* Source text *
Wow! I felt this way when I first started cooking, however I wanted to cook and I wanted to learn. But when I first started and still now, I like to have pictures of what the recipe is suppose to look like, that gives me somewhat of an idea to at least start off with. Secondly, if anyone who starts off gets confused about minced, chopped, diced and so on- I would start off watching some cooking shows on Food Network or whatever is on TV. At least that way you can see what and how they are doing their dishes and learn that way. Hope this helps!


How about using Jamie Oliver's books? I think they are fairly simple, use few items and have ingredients that are a tad more local to BB. Cooks Illustrated is a fabulous resource and they explain things in great detail!


Not only is this gentleman not only, it seems he is keenly equipped to solve his own problem... WRITE US A BOOK! I enjoyed his letter so much, and think he has a great grasp on exactly what is needed, and how to explain it in a way that entertains while it informs! www


Quesadillas are really easy- you can make a sloppy but edible kind with two tortillas, some cheese, and a pan. The if you like you can add choppped-up vegetables like tomatoes or peppers, or meat, or open a can of beans, or some salsa, whatever you like.


My grandpa learned to cook after my grandma passed away. He's decided that once he finds something he likes, he makes a family-size batch of it and then freezes it in smaller containers. No more of the same leftovers for a week and he knows he likes what's in there.


BB: Can you draw analogies between cooking to what is more familiar to you? What is cooking like that you enjoy now that will provide that bridge into the kitchen? I don't know if that makes any sense but I've found when I'm taking on new learning, I start with what I know first - then I tease out the connections...and build from there! Also - one of my tricks in the kitchen when comes to measuring or planning meals is to see how various "sizes" of cookpots and other utensils relate to each other: For instance, "pans" (12" 14" etc.) are about the size of dinner plates. Cook up spaghetti sauce - size of plate is one portion x how deep = 6 portions! Use your hand as a "cup" measure (you won't be far off), the mid-section of your thumb is about an inch (for measuring water on top of rice) and so on...it's fun to find the simplest ways of preparing food this way. (I use TV commercials in the background to measure cooking times...) hth, ~claudia


What a wonderful idea! A cookbook for those who don't cook and don't want to. I hope you don't mind, but I think I'll give it a whirl. I've always thought a cookbook ought to read like a journey on which the author takes the reader, to experience the look, feel, taste, and sound of the food. I'm a simple cook because my hubby (who doesn't cook either) prefers plain food without all the stuff he calls "yuppie-stuff". Hang in there, fella.


While you're learning to cook, I would recommend having a snack before you begin the adventure... think of it like going on a hike... start out full and rested... and bring something to munch and sip on the way...


Why not visit your local library, they usually have a large number of cookbooks. Try a number of them and then buy the ones that suit your style. Cooking can be fun and most creative not just something to be gotten through.

[Spatial reasoning question data]
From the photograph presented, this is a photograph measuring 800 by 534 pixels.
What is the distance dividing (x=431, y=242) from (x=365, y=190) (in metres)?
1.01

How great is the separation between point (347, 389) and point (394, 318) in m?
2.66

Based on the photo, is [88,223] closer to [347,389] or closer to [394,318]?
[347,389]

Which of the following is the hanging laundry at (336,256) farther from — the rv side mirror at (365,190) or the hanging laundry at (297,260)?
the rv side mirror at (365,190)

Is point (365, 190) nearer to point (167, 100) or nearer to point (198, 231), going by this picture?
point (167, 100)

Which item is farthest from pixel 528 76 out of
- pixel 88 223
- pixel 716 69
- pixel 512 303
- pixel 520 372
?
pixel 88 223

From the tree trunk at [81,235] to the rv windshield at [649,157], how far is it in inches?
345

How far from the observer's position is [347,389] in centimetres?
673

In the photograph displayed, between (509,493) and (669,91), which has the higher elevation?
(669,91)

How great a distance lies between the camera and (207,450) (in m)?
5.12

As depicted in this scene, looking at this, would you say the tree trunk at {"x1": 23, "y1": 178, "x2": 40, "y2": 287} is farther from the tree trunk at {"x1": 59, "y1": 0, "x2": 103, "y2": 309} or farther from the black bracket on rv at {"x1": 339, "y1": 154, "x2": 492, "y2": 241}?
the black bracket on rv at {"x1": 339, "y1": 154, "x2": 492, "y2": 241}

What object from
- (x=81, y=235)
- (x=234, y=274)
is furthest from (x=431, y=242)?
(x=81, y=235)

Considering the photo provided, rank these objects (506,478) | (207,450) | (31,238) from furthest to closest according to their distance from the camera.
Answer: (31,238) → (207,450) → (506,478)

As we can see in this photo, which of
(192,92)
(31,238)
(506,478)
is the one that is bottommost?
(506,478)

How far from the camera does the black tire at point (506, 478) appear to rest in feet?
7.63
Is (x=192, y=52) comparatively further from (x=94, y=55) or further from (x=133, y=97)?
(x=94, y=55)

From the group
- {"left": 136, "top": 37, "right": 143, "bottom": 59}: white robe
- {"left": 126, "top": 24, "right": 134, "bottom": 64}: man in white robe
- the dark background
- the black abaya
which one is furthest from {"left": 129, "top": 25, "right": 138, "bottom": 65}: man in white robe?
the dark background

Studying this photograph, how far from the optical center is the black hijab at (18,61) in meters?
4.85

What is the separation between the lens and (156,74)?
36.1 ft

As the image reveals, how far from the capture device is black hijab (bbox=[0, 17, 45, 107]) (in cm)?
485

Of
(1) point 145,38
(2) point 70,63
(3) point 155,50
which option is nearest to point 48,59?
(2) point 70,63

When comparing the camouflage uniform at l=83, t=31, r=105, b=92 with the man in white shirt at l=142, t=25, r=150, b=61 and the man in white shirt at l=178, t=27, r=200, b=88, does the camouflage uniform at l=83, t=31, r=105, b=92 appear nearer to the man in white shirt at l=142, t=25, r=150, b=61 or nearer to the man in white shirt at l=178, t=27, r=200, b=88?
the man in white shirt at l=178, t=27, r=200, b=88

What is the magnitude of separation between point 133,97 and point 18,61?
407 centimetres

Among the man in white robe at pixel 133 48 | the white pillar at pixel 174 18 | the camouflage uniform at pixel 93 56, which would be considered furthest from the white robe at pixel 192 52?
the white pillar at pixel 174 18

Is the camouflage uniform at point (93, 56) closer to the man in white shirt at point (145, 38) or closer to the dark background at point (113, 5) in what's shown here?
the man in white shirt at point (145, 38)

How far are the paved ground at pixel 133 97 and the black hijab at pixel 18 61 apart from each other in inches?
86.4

* Problem statement *
Repeat the passage from the comments about learning to cook, starting with "My grandpa learned" and going on through "what's in there.". Work only from the comments about learning to cook.

* Exercise response *
My grandpa learned to cook after my grandma passed away. He's decided that once he finds something he likes, he makes a family-size batch of it and then freezes it in smaller containers. No more of the same leftovers for a week and he knows he likes what's in there.